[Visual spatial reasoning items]
════════════════════

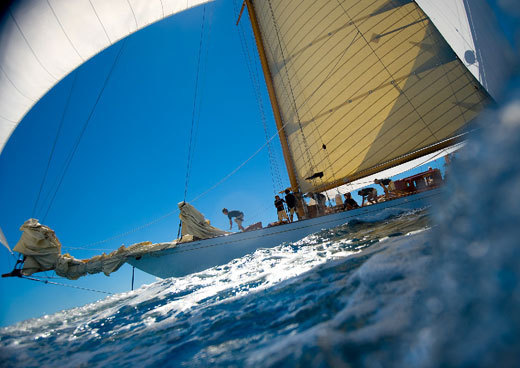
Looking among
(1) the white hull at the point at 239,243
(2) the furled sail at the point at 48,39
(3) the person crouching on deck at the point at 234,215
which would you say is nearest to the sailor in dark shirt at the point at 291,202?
(1) the white hull at the point at 239,243

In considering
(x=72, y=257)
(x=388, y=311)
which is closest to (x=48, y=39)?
(x=72, y=257)

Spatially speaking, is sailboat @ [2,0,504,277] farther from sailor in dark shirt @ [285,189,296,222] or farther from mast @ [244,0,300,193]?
sailor in dark shirt @ [285,189,296,222]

════════════════════

_YOUR TASK:_
Quote every item above word for word, leaving out the pictures.

_TASK OUTPUT:_
Looking among
(1) the white hull at the point at 239,243
(2) the furled sail at the point at 48,39
(3) the person crouching on deck at the point at 234,215
which would you say is nearest to the sailor in dark shirt at the point at 291,202?
(1) the white hull at the point at 239,243

In considering
(x=72, y=257)
(x=388, y=311)
which is closest to (x=48, y=39)?
(x=72, y=257)

Spatially speaking, is sailboat @ [2,0,504,277] farther from sailor in dark shirt @ [285,189,296,222] or farther from mast @ [244,0,300,193]?
sailor in dark shirt @ [285,189,296,222]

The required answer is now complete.